___ PASSAGE TO READ ___

I thought I was joking too, but...http://www.bbc.co.uk/news/business-21934564
Should Britain let go of London?

The BBC's economics editor, Stephanie Flanders, visits London, Birmingham and Manchester and explores an uneasy relationship

"A first-rate city with a second-rate country attached." That is how one rather brutal friend of mine describes London.

He happens to be an American, working in the City. But plenty of people working or staying in London from around the world feel the same way - even if they might put it more politely.

For a certain kind of "global citizen", London today feels like the new capital of the world - while, for people living in other parts of the UK, it all too often feels like another planet.

Our cosmopolitan capital is so different, so successful - have we got to the point where the rest of the UK would actually be better off without it?

That's the question I set out to answer, in my contribution to a new BBC 1 programme which was broadcast rather late on March 25th.
Faster

To anyone who lives in London that will sound crazy. But to others it might strike a chord.

The rest of the UK might be living through the toughest squeeze in a century, but it doesn't feel like it, walking around many parts of the capital. And in many ways, it hasn't been like that either.

London had a recession, but it didn't last long. Its economy grew by nearly 12.5% between 2007 and 2011 - twice as fast as the rest of the UK. And the property market barely stopped either.

A recent study estimated that the value of London's property had risen by 15% - or £140bn since the financial crisis began.

That increase - just the increase - is more than the total value of all residential property in the north east of England.

London's top ten boroughs alone are worth more, in real estate terms, than all the property of Wales, Scotland and Northern Ireland, added together.

Why, you might ask, would the UK want to walk away from all that wealth - give up the goose that lays so many golden eggs?
More

The Office for National Statistics reckons that the average Londoner contributes 70% more to Britain's national income than people in the rest of the country - a difference of £16,000 each a year.

It's tricky to measure, but they also seem to pay more in taxes than they get back in government spending.

But of course, one big reason for that is that most other places have not been doing nearly as well. In fact, as I mentioned earlier, the divide between them has widened since the financial crisis, because London has been growing so much faster.

So, whatever the capital's success is doing for other parts of the UK, you might say that it doesn't seem to be helping them to catch up.

It made me wonder playing host to a "first-rate" global capital also came with a massive catch: that as well as subsidising the rest of the country, London's very success was also holding it back.

___

• _WHAT IS NEEDED_
Quote the article on London and the rest of the UK word for word, starting at "The Office for" and ending at "to catch up.".

___ RAW DATA ___

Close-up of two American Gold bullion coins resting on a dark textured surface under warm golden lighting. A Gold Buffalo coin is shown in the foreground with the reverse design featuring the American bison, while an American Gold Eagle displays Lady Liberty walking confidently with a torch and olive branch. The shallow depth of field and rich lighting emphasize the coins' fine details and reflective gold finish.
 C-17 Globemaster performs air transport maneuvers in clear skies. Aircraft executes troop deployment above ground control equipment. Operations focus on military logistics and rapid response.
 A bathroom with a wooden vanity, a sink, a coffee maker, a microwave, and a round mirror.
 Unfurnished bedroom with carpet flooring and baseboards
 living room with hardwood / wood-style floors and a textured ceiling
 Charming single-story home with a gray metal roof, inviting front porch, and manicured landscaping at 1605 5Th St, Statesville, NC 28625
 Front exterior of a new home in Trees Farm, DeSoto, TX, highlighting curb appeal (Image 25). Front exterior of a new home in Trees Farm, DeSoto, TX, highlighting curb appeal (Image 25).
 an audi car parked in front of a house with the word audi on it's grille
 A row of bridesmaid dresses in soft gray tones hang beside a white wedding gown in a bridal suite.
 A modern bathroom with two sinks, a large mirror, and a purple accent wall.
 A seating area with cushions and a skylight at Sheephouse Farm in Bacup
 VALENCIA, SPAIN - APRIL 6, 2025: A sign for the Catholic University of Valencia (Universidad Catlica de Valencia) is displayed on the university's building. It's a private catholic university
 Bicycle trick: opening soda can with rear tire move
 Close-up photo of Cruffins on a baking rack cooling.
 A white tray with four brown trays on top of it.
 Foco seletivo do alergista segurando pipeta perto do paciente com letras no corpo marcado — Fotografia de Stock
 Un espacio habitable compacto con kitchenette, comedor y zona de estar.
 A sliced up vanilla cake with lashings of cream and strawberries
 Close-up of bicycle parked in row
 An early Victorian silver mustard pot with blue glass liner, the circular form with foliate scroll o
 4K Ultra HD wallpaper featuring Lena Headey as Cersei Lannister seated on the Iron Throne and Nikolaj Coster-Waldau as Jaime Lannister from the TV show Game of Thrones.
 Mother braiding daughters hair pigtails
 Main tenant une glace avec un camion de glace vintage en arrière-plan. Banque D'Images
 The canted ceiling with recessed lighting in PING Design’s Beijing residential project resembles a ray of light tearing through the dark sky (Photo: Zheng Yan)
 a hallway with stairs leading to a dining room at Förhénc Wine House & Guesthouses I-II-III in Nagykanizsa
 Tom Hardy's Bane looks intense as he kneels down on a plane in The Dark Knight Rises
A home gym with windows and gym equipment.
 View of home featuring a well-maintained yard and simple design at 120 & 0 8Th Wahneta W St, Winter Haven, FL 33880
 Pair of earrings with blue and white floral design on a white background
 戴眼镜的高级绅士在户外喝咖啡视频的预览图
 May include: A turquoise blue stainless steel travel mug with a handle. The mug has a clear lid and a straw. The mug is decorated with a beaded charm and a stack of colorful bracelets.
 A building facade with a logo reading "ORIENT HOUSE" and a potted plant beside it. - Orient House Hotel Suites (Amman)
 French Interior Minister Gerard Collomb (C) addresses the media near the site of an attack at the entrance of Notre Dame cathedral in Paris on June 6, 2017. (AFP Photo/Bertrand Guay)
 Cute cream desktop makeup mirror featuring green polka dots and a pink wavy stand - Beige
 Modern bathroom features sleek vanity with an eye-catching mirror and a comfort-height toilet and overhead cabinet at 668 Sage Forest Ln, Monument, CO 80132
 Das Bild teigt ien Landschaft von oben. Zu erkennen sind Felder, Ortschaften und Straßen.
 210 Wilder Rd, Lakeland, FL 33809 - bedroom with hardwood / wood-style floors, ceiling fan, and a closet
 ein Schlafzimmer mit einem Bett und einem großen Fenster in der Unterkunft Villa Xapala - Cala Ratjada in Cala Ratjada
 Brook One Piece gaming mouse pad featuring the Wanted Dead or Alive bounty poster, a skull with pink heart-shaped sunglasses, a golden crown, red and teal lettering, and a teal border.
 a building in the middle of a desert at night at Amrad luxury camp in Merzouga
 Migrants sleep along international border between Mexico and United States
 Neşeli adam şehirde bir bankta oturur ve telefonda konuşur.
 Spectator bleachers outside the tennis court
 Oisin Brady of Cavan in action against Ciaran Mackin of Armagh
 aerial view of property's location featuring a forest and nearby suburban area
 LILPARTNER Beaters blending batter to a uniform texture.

___

• _FINISHED TASK_
The Office for National Statistics reckons that the average Londoner contributes 70% more to Britain's national income than people in the rest of the country - a difference of £16,000 each a year.

It's tricky to measure, but they also seem to pay more in taxes than they get back in government spending.

But of course, one big reason for that is that most other places have not been doing nearly as well. In fact, as I mentioned earlier, the divide between them has widened since the financial crisis, because London has been growing so much faster.

So, whatever the capital's success is doing for other parts of the UK, you might say that it doesn't seem to be helping them to catch up.